Suaranya yang terasa sangat murni ini pun kembali terdengar beriringan dengan deru mesin pesawat. Melanjutkan perbincangannya, beliau mengungkapkan betapa sudah tak terkontrolnya sebagian besar perilaku elit dan pelaku-pelaku politik, termasuk insan pers dan media sekarang ini. "Mereka tertutup nuraninya. Kalau mau, kita ini jadi jahat total sekalian. Tapi kan gak bisa mas. Kita ini, saya, untuk berbuat dosa yang orang lain tidak tahu saja, takut betul. Sebab,  Tuhan pasti tahu," sindir beliau kepadaku.

Wejangan dan nasihat beliau selanjutnya menusuk-nusuk qalbu. Mbah Nun menyatakan, memang tak bisa menghindari "bakteri-bakteri" yang ada di sekitar pada masa-masa ini. Yang bisa dilakukan hanya tawakkal dan berusaha terus menghindar, serta tidak ikut menjadi "bakteri" bagi sekitar.

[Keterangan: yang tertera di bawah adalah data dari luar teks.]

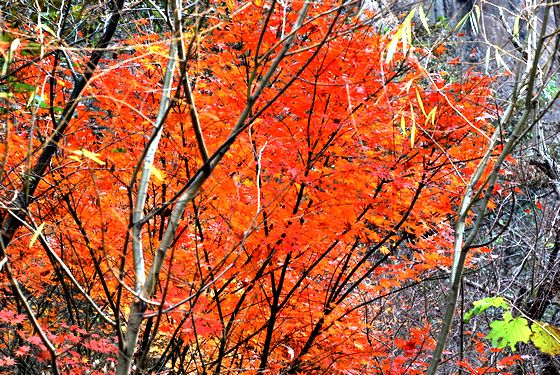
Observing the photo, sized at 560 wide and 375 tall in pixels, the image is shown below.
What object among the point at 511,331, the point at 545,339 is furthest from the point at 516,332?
Answer: the point at 545,339

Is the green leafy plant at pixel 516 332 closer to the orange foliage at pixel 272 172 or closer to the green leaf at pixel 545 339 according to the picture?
the green leaf at pixel 545 339

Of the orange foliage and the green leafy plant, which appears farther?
the orange foliage

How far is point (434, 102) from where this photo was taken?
18.1ft

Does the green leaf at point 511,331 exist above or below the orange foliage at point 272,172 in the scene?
below

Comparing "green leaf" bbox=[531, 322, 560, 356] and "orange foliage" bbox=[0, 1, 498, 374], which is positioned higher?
"orange foliage" bbox=[0, 1, 498, 374]

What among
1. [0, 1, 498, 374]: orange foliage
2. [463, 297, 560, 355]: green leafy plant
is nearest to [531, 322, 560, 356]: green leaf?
[463, 297, 560, 355]: green leafy plant

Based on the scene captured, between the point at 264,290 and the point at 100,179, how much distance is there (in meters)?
2.25

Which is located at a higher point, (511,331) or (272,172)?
(272,172)

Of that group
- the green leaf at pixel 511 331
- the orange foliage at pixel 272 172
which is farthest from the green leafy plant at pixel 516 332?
the orange foliage at pixel 272 172

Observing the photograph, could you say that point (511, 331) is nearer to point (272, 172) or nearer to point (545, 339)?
point (545, 339)

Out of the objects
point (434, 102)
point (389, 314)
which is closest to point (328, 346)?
point (434, 102)

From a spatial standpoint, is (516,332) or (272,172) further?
(272,172)

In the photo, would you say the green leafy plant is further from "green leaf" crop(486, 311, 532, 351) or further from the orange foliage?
the orange foliage

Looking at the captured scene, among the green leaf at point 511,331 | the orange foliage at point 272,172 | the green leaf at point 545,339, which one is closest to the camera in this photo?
the green leaf at point 511,331
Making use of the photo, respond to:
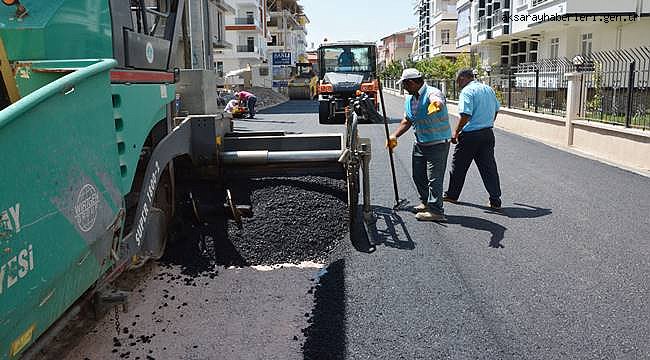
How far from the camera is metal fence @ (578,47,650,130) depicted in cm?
1081

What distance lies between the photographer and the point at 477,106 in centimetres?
711

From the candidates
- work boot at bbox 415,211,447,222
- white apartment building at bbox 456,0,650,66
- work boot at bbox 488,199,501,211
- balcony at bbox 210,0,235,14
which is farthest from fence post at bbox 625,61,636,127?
balcony at bbox 210,0,235,14

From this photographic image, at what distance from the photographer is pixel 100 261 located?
2.86m

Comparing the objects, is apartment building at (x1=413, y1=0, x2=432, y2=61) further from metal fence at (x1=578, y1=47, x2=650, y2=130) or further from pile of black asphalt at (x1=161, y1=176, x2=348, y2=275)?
pile of black asphalt at (x1=161, y1=176, x2=348, y2=275)

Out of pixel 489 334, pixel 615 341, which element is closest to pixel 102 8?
pixel 489 334

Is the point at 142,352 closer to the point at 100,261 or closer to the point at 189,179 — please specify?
the point at 100,261

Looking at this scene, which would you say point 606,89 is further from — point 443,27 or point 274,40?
point 274,40

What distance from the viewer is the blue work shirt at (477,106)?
7.00m

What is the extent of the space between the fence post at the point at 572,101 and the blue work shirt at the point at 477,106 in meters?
6.93

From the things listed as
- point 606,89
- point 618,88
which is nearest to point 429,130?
point 618,88

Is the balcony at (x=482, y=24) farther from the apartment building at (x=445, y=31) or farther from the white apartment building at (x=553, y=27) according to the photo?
the apartment building at (x=445, y=31)

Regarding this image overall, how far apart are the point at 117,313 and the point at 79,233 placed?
170 centimetres

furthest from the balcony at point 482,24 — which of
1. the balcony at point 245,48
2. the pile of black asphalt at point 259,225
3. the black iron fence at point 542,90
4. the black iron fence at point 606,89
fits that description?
the pile of black asphalt at point 259,225

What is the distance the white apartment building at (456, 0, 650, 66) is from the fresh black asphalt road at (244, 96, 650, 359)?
55.4ft
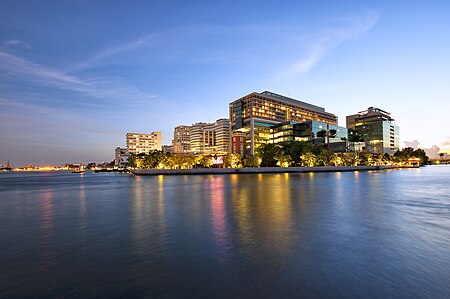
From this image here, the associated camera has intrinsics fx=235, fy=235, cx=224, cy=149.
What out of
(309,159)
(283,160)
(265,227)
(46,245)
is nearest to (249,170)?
(283,160)

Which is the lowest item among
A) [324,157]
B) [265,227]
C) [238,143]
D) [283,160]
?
[265,227]

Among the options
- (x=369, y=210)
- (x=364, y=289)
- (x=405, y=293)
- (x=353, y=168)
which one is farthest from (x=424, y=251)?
(x=353, y=168)

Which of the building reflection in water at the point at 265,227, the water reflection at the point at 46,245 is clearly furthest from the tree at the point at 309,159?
the water reflection at the point at 46,245

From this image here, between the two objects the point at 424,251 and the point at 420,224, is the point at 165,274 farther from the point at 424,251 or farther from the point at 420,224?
the point at 420,224

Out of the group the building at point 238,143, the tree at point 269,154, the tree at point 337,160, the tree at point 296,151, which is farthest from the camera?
the building at point 238,143

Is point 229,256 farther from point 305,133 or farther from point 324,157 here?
point 305,133

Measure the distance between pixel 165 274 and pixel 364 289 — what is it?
8.89m

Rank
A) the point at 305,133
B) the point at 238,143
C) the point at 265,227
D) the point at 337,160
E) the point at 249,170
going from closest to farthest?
the point at 265,227 < the point at 249,170 < the point at 337,160 < the point at 305,133 < the point at 238,143

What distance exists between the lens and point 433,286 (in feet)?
33.6

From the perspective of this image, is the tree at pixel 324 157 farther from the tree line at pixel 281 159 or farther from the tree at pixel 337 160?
the tree at pixel 337 160

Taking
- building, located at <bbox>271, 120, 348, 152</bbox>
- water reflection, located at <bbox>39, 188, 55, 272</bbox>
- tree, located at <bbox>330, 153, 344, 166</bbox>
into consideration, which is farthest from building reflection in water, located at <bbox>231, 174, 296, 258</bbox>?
building, located at <bbox>271, 120, 348, 152</bbox>

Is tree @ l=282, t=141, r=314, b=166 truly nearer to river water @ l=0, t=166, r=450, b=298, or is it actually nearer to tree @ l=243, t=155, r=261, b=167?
tree @ l=243, t=155, r=261, b=167

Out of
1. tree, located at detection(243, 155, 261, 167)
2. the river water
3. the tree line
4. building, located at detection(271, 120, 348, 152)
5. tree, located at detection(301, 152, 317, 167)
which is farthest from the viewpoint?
building, located at detection(271, 120, 348, 152)

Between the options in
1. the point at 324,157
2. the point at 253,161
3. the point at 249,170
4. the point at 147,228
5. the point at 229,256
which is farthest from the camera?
the point at 253,161
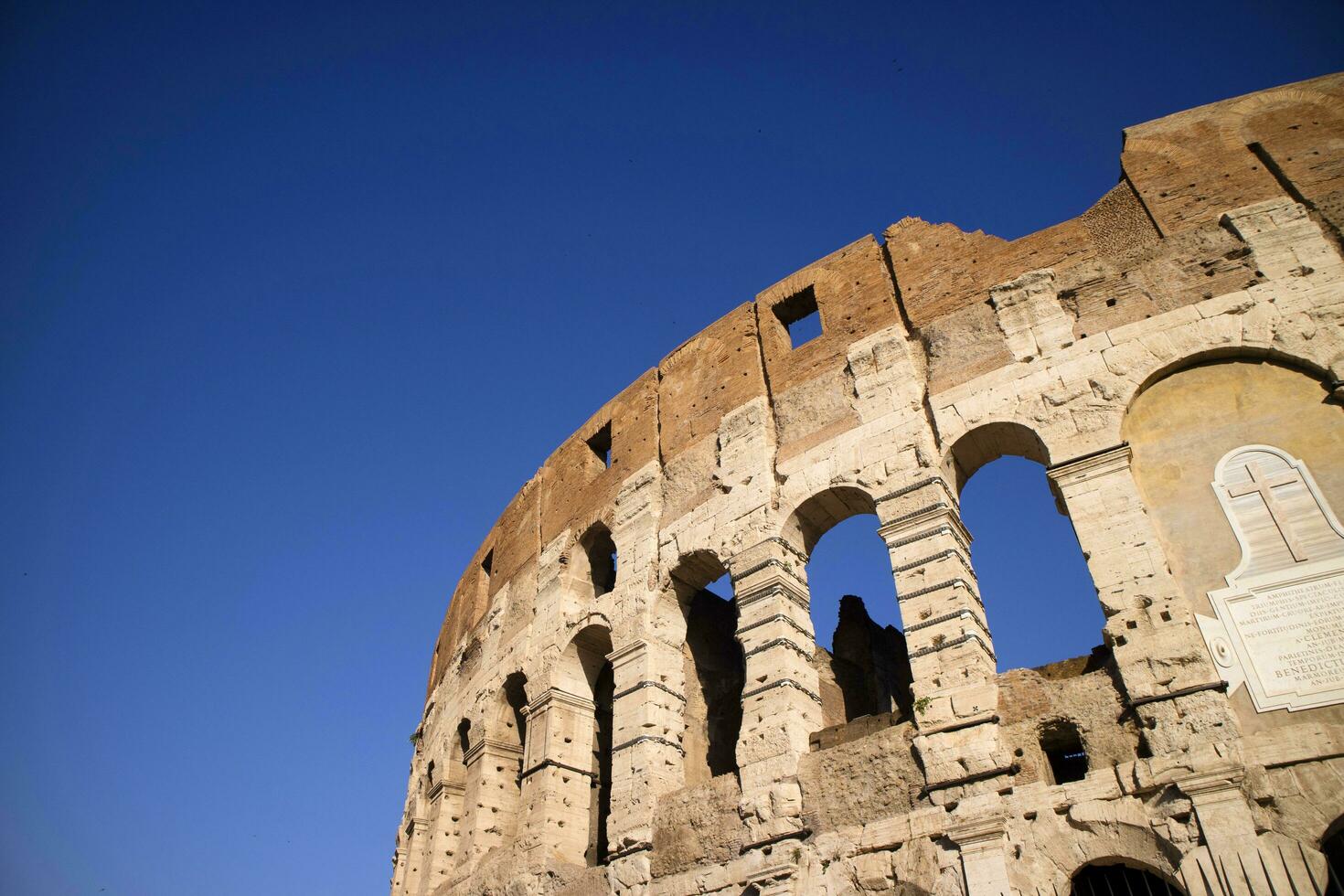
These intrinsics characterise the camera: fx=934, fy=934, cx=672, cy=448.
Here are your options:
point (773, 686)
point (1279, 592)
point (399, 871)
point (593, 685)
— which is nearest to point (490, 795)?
point (593, 685)

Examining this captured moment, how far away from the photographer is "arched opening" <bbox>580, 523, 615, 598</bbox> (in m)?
12.5

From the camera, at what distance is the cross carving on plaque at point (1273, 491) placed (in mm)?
7000

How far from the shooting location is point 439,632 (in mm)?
17219

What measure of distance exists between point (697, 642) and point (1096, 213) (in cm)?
658

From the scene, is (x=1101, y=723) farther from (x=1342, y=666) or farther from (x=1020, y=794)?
(x=1342, y=666)

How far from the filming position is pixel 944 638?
7766mm

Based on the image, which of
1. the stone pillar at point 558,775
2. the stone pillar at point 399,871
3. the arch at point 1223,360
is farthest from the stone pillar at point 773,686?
the stone pillar at point 399,871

Tak lama, panggilan boarding untuk penerbangan beliau pun menggema. Mbah Nun pun pamit. "Siapa namanya Mas?" tanya beliau. "Faqih Mbah," jawabku. "Masih muda Mas. Insyaallah ada jalan. Kerja apa saja, jadi orang sederhana, jangan malu. Sering kumpul Reboan di Jakarta," ujar Mbah Nun sambil kucium dalam-dalam tangan beliau dan kuhaturkan beribu terimakasih. "Saya seneng sekali Mbah. Matur suwun sanget. Nyuwun pandongane Mbah," pintaku. 

"Iya Mas, iya Mas Faqih. WhatsApp saya jika ada apa-apa. Terimakasih yaa. Terimakasih... Terimakasih," jawab beliau sambil tersenyum dan meninggalkan smooking room. 

Sejumlah orang yang berada di ruangan itu, turut bangkit dan bersalaman dengan beliau. Saat aku kembali ke tempat dudukku semula, tempat sebelum aku bergabung memberanikan diri semeja dengan Mbah Nun, pria tua berusia kepala 50-an, bertopi khas Tino Sidin bertanya. "Mas, siapa itu ya?"